Someone on HiNative asked:
What is the difference between 週末は買い物に行きます。 and 週末に買い物に行きます。 and 週末、買い物に行きます。 ?
And a native speaker answered:
1.I (always) go shopping on the weekend.
2,=3,I am going to go shopping on this weekend.
So this native speaker feels like 週末は talks about a habit / something you generally do on weekends, while 週末に and just 週末 talk about a future plan. I have seen other native speakers say the opposite, so this is in no way set in stone. Unfortunately, many factors like the age and location of the speaker and the context of the situation might influence which particles are used.

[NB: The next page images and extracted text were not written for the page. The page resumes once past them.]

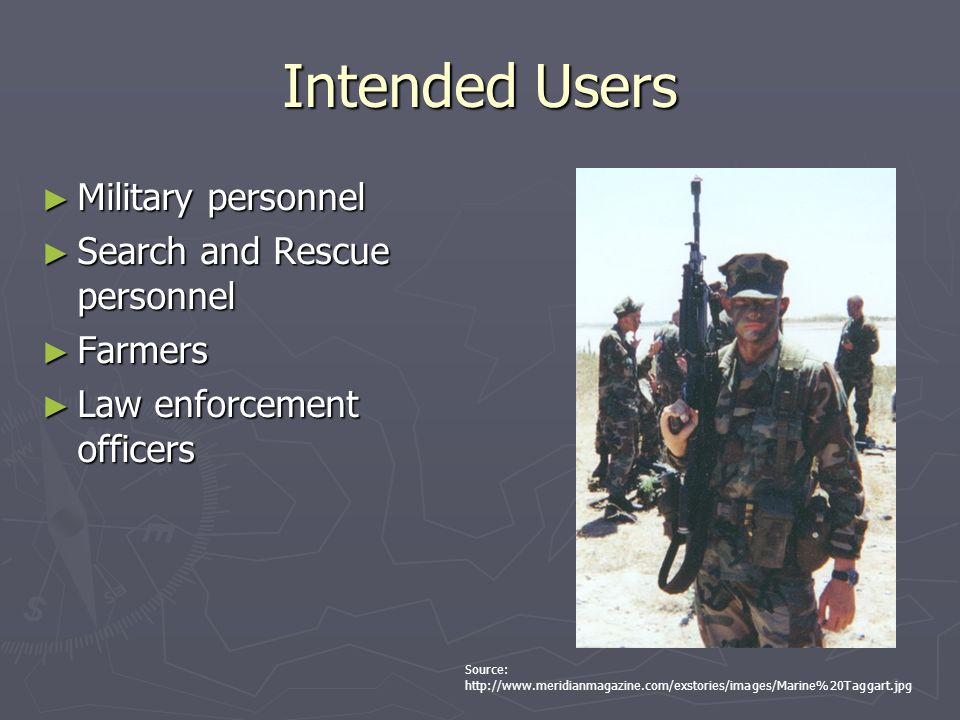 Intended Users

► Military personnel
► Search and Rescue personnel
► Farmers
► Law enforcement officers

Source:
http://www.meridianmagazine.com/exstories/images/Marine%20Taggart.jpg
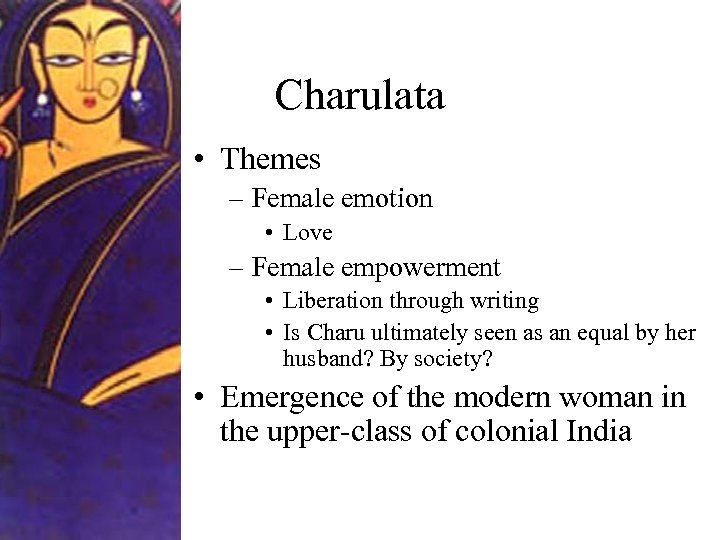 Charulata

• Themes
  – Female emotion
    • Love
  – Female empowerment
    • Liberation through writing
    • Is Charu ultimately seen as an equal by her husband? By society?
• Emergence of the modern woman in the upper-class of colonial India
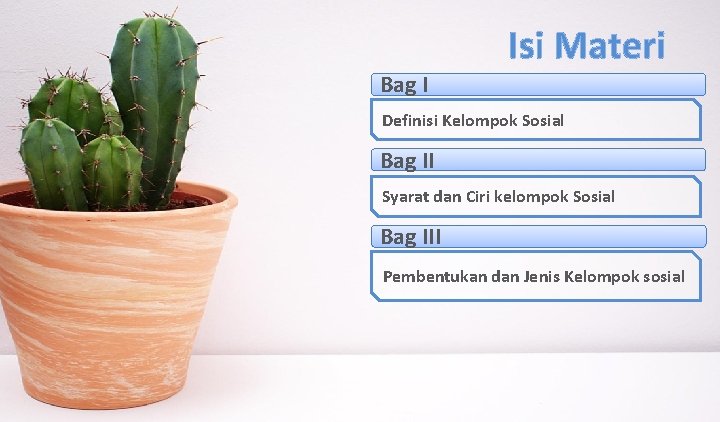 Isi Materi

Bag I

Definisi Kelompok Sosial

Bag II

Syarat dan Ciri kelompok Sosial

Bag III

Pembentukan dan Jenis Kelompok sosial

You start to develop instincts about which particle is better in which situation through experience, but at the end of the day, if you're having a conversation with a native speaker, I think whichever you choose will be understood. Maggie-sensei has a very in-depth article about time expressions with and without particles: https://maggiesensei.com/2016/01/28/time-expressions-with-and-without-a-particle/
Rules for positive statements and rules for negative statements and questions are different, and this is what can cause a lot of conflicting information in the を vs. は, が vs. は discussions (and transitive versus intransitive verbs is another issue). Always check where the information is coming from. Native speakers and users who link to sources from grammar guides/native speakers or explain their background in Japanese are more reliable than a user who just confidently states a rule without telling us where that rule came from. That user could know what they are talking about or not, but we have no way of confirming.
And sometimes language is just wishy washy and hard to explain, and doesn't follow our logic. I think the most important part is to be able to express yourself, even if your grammar isn't perfect.